## WHAT IS ASKED
**1)** Answer these from the thread on freelance radio officers:
(a) Which company did Ivor Lloyd work with as a freelance R/O?
(b) In which country was a ship arrested by the bank, according to the post that mentions calling in the ITF?
(c) In what year did BobClay freelance via the REOU office?
**2)** Reproduce the part of the freelance thread running from "There was a" down to "a few europeans.".

# Freelance



## R651400 (Jun 18, 2005)

In the fifties and sixties almost any foc Greek shipowner would employ freelance R/O's. There were a few exceptions, I never came across anyone who sailed the Greek liners. Scandinavian flags were popular also Vlasov, Saguenay Terminals, Universe Tankships, NBC to name a few. 
Any of our members ex freelance?


----------



## offshore eddie (Jul 8, 2008)

*Freelance for about 5 years*

I went freelance late 60's and sailed with Zim Line of Israel, Star shipping which crewed a lot of canadian pacific ships. I varied jobs between ore carriers, tramps and tankers over the years and had a thoroughly good time.
Gave it all up eventually to go offshore mid 70's. Looking back it was a wonderful time while freelance and guess we'll never see the likes again.


----------



## R651400 (Jun 18, 2005)

Should have remembered Zim/4X who had a small gas tanker on the Brazilian coast, Galgas/5MAA, when I was on charter with Niarchos to Frota.


----------



## Baulkham Hills (Jul 11, 2008)

I did my share of freelancing during the 1970's and 1980's. Firstly on Hong Kong ships and eventually with the Greeks, under the flag of Cyprus.
Eventually one ship I was on was arrested in France by the bank. I, being the only member of a union, called in the ITF because we were not being paid and after 6 weeks, we all got settled up and flew home. It was an experience, I was offered another job with the same company but I had enough, I applied to National Bulk Carriers in Rotterdam and it was the first and only time I was approached to bribe for a job. A practice which is still very common for the crews in India and Pakistan. Needless to say I was not offered a job.
All the R/O's I knew then,went freelancing at one time or another.


----------



## BobClay (Dec 14, 2007)

Freelanced in 1974 via the REOU office. Ended up on a liberian flagged Burmah tanker, (still got the liberian ticket somewhere). The money was very good and the company I was freelanced to was ITT ! hardly a fly by night outfit. Even so I had some trouble getting relieved, and then a lot of trouble getting backpay they owed me. Fortunately the union were very good and sorted it all out.


----------



## R651400 (Jun 18, 2005)

The ROU as it was in my time was one source of finding free lance employment. 
The ROU mag "Signal" had a list of ROU reps including free lance, Norman Yarrow who was firstly with Onassis and then Niarchos. 
When with Blue Flue I built up a dossier of free lance companies and in another forum mentioned I was lucky to end up with Niarchos in 1960. The best payers from memory were Universe Tankships/National Bulk Carriers and among the many greeks Onassis who was a hard nut to crack with offices and business run from Monte Carlo.


----------



## Ivor Lloyd (Jul 18, 2005)

I did a spell as freelance R/O with Jebsens (Norway)
Obtained the post through the ROU

Ivor


----------



## Baulkham Hills (Jul 11, 2008)

The REOU office in Hull mused to do the freelance, from memory Hull had its own telephone company and it could be quite difficult to phone from abroad.
There was a lady in the office who was quite cranky if not handled in the correct manner, I got a greek ship from that source. Also MTM ship mexican flag Ro-ro, which was a really nice job on the west coast of South America with mexican crew and a few europeans.

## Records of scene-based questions
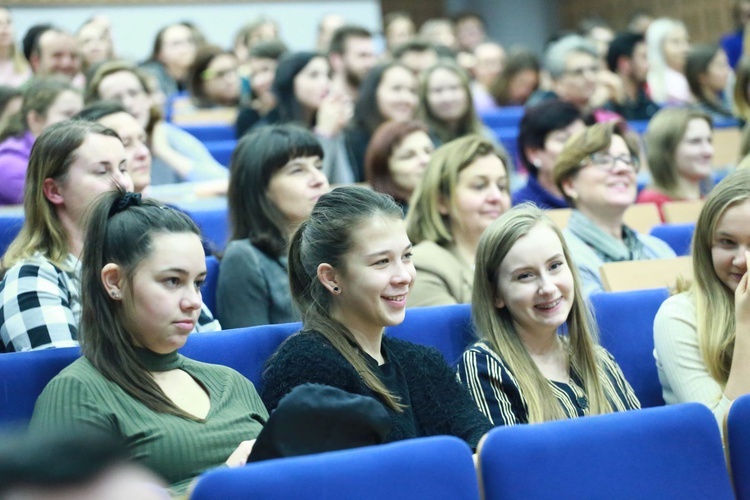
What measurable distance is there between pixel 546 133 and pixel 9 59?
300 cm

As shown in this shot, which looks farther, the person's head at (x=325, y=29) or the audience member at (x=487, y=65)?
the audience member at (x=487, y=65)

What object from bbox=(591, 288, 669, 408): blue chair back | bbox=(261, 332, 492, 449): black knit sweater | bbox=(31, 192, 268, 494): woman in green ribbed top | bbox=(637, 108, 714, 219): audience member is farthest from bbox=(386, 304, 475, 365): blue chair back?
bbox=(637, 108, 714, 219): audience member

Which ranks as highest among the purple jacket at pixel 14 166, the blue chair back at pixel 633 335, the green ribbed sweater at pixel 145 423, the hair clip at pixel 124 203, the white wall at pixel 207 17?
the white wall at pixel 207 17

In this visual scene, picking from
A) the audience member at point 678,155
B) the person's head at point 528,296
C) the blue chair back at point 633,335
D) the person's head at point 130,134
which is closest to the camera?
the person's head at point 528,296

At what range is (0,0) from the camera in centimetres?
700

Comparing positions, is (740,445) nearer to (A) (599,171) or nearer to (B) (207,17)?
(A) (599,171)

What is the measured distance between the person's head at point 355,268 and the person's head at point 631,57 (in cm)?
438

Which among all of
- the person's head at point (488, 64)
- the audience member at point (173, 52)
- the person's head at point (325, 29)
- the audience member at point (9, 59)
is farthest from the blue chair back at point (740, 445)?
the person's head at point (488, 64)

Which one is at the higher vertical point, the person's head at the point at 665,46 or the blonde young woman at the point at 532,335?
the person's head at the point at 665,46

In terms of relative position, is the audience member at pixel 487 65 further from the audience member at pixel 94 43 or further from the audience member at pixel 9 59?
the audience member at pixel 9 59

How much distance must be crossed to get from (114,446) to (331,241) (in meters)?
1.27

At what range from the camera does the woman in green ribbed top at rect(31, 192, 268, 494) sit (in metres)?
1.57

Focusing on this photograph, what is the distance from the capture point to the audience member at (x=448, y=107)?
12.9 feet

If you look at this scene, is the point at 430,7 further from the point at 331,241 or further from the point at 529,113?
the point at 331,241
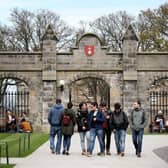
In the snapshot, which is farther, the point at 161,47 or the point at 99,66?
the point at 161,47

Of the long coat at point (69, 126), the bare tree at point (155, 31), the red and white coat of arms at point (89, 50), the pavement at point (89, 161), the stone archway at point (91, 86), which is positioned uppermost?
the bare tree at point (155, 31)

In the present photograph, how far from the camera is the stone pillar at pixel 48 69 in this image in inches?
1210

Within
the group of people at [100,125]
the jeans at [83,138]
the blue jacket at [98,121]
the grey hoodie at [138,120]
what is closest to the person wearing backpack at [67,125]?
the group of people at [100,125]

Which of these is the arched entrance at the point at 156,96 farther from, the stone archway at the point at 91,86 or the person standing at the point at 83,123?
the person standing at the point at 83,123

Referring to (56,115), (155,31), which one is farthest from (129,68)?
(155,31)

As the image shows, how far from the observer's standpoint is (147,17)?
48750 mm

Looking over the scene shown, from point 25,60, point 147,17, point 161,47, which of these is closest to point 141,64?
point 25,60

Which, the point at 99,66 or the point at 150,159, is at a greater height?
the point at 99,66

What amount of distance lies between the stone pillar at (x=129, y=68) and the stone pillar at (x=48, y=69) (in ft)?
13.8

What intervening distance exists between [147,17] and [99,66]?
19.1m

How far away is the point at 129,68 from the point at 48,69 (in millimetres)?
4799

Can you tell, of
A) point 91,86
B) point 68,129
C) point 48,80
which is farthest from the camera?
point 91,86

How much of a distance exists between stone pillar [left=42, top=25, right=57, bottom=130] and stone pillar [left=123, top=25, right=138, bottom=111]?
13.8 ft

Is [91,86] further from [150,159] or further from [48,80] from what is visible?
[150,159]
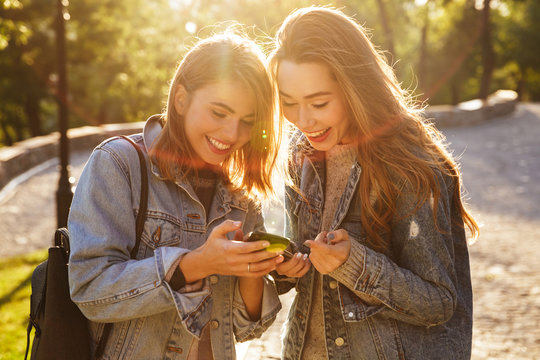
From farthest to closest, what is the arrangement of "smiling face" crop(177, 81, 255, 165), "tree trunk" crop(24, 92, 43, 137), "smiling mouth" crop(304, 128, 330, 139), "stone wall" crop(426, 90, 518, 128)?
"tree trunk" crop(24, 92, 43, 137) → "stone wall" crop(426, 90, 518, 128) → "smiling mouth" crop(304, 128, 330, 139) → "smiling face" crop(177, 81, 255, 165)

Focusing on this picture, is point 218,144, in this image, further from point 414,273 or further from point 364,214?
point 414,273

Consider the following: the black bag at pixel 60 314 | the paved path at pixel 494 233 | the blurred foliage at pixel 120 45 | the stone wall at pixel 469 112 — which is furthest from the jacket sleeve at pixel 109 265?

## SOLUTIONS BELOW
**1)**
(a) Jebsens (Norway)
(b) France
(c) 1974

**2)**
There was a lady in the office who was quite cranky if not handled in the correct manner, I got a greek ship from that source. Also MTM ship mexican flag Ro-ro, which was a really nice job on the west coast of South America with mexican crew and a few europeans.